Of course the data selling epidemic has an influence on this as well and we know insurers will run you over for one more stick of data they can gain as they want to capture every single risk assessment piece of data they can get:) BD
Senator Rockefeller Puts the Data Sellers on Notice–We Need to Index and License All Data Sellers to Include Banks, Insurers And Other Companies In Addition to the Data Brokers..
"Patient activation" is a measure of how engaged patients will be in their own care. Patients who are highly activated have better outcomes and incur lower costs, studies show, even though as many as 40% of Americans lack the skills, knowledge and confidence to become model patients. They fail to take their medications, skip preventive screenings and end up back in the hospital soon after discharge. Activation is especially important for patients leaving a hospital after surgery or trying to manage diabetes, high blood pressure or other chronic conditions.
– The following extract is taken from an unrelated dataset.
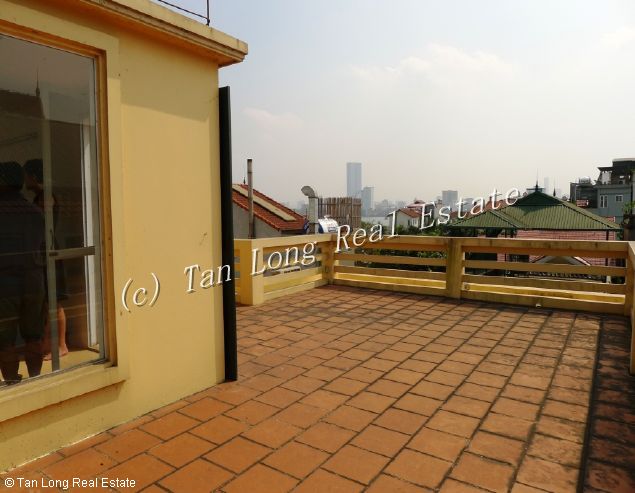 Lakeview 5 bedroom villa with modern design in Dang Thai Mai street for rent 2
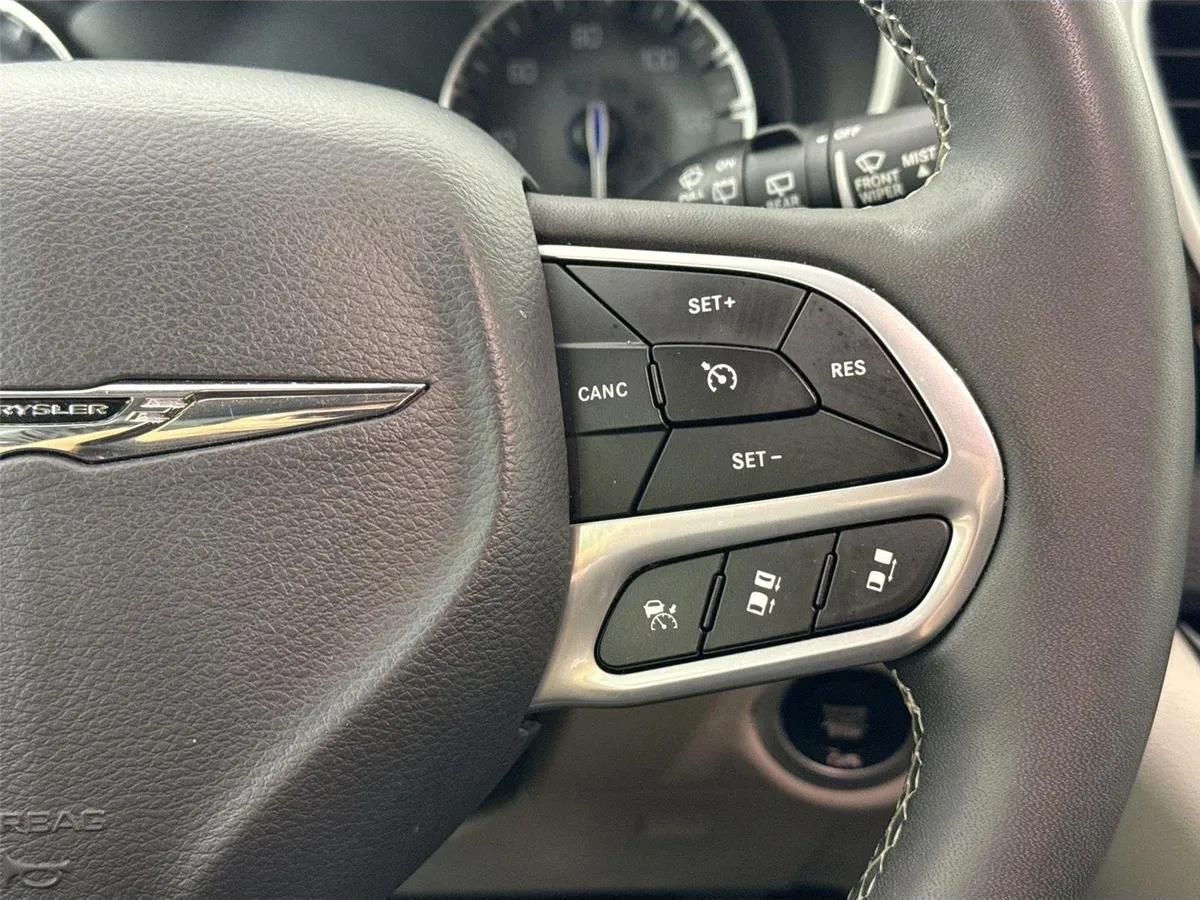2024 Chrysler Pacifica Touring L thumbnail 18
More hospitals, health plans and employers are scoring patients on how engaged they will be in their care using an assessment called the Patient Activation Measure, or PAM. Scores make it easier to customize information, coaching and other interventions. The aim is for patients, rather than feel overwhelmed by instructions, to become confident that they can change their own behavior.
Michael Kanter, medical director of quality and clinical analysis at Kaiser Permanente's Southern California Permanente Medical Group in Pasadena, says it isn't always obvious how to turn a patient's PAM score into higher activation. "In a one-on-one encounter, it is easier to use techniques known to motivate patients," he says.
Insignia Health, in Portland, Ore., has the exclusive license for PAM from the University of Oregon and markets it along with coaching and self-case resources to clients such as WellPoint Inc., WLP -0.46% the health-benefits provider, and Roche, the pharmaceutical and diagnostic company. Insignia helps clients design online, phone and in-person coaching to improve activation. A single point increase in a PAM score can result in a 2% improvement in medication adherence and a 2% decline in hospitalization, says Insignia Chief Executive Chris Delaney. Clients have reported savings ranging from $260 to $3,700, per patient on an annualized basis.
WellPoint, the health-benefits provider, uses a six-question version of PAM in its health-risk assessment of new Medicare members and in care-management programs for chronic disease. The aim is to predict "what level of support this person needs from the health plan," says Dan Newton, a staff vice president who oversees behavioral economics.